Directions. Would you return the listing exactly as written, apart from its pictures?

Dataset extract.
+-------+

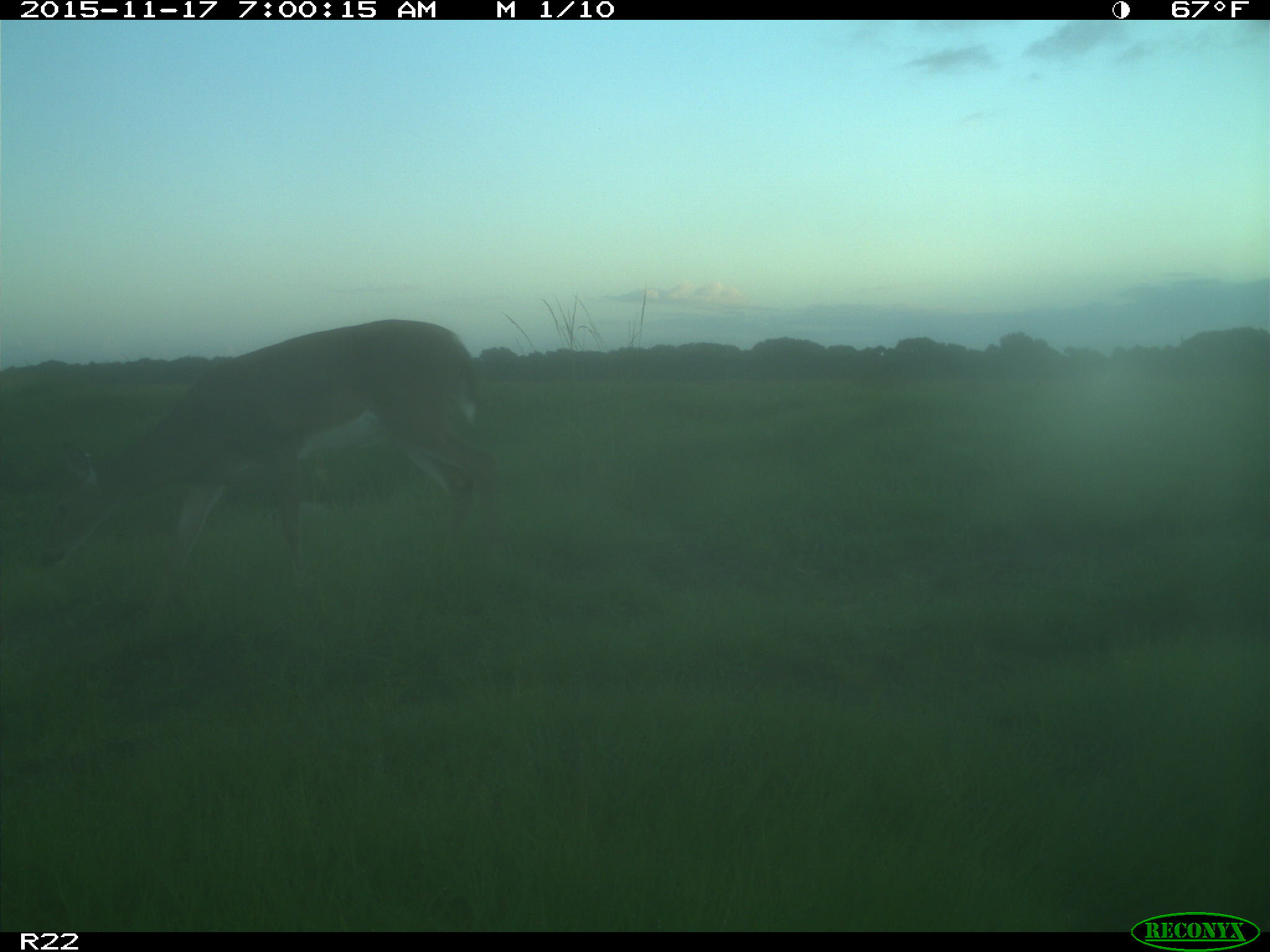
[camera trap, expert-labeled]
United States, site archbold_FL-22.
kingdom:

+-------+

Solution to this task.
[camera trap, expert-labeled]
United States, site archbold_FL-22.
kingdom:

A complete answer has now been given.